EXERCISE TEXT:
↓
Study on the effects of zinc supplementation during in vitro embryo production technologies in cattle

Abstract

Modern farming is increasingly relying on in vitro embryo production (IVP). However, in vitro culture systems are not yet capable to fully support oocyte and early embryonic development. Recent studies in mice have revealed the importance of zinc in regulating oogenesis and early embryogenesis (Bernhardt et al. 2012; Tian & Diaz, 2013). Moreover, zinc transporters are differentially expressed in different cell types throughout several steps of oogenesis and embryogenesis in cattle (Dieci et al. 2016; http://emb-bioinfo.fsaa.ulaval.ca/IMAGE/). Nevertheless, zinc modulation during culture of oocytes and early embryos has not been yet implemented in cattle. Thus, we assessed whether zinc is one of the essential players in the process of bovine oocyte competence acquisition and embryo quality by supplementing the media used to 1) grow oocytes collected from small antral follicle (SAF), 2) mature oocytes collected from middle-size antral follicles (MAF) and 3) culture in vitro produced zygotes. In each experiment, oocytes cultured under standard conditions served as control group. Zinc supplementation during oocytes in vitro growth significantly improved the proportion of oocytes reaching the metaphase-II stage of meiosis after subsequent standard in vitro maturation (IVM). On the contrary supplementation of IVM or embryo culture media had no effects on blastocysts rates and embryo quality, as assessed by cell number per embryo. In conclusion, zinc supplementation can greatly improve the exploitation of the ovarian reserve since it increases the meiotic competence of growing oocytes, which are usually discarded in standard IVP settings. These results are in accordance with in vivo studies in mouse, showing the detrimental effects of zinc deficiency before ovulation on subsequent maturation and embryonic development (Tian & Diaz, 2013). On the contrary, bovine fully-grown oocyte from MAF seems able to compensate for zinc absence in the in vitro culture medium.
↑
TASK OBJECTIVE: Render this sentence from the zinc supplementation abstract in Spanish: "In each experiment, oocytes cultured under standard conditions served as control group."

[Stored items]
↓
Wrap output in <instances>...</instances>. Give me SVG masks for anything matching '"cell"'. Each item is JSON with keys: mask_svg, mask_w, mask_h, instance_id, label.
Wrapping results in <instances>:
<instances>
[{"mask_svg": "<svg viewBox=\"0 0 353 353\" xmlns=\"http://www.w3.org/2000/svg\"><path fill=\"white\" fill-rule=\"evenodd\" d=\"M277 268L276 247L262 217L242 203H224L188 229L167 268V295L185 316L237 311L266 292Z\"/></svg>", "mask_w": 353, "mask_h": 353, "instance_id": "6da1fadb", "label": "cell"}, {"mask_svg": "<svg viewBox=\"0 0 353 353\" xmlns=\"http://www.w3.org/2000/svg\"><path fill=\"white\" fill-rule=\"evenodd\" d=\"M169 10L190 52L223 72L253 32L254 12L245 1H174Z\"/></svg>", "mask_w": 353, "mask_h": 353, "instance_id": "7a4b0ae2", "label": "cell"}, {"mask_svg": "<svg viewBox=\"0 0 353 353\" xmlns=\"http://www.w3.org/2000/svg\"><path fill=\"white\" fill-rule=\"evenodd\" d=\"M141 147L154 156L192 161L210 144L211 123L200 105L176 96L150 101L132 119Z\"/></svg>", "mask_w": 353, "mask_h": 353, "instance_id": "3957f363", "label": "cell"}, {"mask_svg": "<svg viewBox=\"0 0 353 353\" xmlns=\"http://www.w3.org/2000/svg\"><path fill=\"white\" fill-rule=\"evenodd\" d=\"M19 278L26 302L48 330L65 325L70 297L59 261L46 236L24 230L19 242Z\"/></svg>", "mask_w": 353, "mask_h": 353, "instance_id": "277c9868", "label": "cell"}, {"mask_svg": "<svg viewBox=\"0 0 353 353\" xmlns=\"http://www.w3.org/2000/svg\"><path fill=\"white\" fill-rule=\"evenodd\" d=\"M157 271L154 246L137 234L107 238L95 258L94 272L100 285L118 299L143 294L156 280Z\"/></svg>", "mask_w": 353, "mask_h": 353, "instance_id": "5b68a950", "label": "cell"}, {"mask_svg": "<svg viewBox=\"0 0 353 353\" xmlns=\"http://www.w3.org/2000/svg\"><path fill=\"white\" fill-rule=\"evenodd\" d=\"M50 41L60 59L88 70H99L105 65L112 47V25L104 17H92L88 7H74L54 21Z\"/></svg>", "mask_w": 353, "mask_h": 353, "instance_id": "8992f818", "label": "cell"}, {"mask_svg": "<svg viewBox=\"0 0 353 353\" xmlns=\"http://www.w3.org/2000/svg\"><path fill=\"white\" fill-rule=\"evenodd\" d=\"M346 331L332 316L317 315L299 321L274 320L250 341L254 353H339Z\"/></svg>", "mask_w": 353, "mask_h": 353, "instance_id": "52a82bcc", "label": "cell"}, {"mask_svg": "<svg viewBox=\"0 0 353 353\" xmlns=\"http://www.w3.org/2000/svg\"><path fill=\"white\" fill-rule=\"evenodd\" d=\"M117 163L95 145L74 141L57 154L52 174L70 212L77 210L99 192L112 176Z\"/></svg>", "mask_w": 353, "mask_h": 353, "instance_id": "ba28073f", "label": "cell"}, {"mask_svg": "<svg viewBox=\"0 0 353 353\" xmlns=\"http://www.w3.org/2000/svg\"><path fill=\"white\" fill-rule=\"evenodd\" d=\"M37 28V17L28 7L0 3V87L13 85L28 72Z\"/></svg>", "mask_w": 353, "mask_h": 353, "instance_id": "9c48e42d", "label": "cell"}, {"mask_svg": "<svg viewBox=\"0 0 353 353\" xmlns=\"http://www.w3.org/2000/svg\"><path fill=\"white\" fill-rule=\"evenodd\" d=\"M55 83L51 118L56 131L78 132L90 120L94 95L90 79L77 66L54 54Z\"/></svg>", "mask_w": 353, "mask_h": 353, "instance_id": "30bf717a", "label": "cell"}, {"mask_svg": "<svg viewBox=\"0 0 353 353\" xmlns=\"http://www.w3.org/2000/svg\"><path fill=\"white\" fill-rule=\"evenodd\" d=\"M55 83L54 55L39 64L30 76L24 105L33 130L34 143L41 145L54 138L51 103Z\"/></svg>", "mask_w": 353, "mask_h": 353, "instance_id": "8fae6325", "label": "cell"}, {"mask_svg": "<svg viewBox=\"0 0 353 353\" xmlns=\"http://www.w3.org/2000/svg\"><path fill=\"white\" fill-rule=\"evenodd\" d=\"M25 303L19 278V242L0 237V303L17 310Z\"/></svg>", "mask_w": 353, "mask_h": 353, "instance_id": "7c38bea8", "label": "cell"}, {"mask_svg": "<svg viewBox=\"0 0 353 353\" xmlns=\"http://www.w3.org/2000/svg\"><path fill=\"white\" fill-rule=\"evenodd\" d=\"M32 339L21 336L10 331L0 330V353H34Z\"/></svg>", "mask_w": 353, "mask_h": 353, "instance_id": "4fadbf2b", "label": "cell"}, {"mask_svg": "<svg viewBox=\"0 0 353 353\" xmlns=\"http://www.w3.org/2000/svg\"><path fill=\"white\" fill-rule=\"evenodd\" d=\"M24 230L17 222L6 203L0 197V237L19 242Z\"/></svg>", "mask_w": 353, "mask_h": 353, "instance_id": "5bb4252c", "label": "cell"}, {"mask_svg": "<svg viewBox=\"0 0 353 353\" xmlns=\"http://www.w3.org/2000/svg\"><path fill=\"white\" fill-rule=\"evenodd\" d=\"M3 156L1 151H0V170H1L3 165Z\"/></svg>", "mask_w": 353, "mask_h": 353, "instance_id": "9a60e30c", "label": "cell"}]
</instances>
↑
SOLUTION FOR THIS TASK: En cada experimento, los ovocitos cultivados en condiciones estándar sirvieron como grupo control.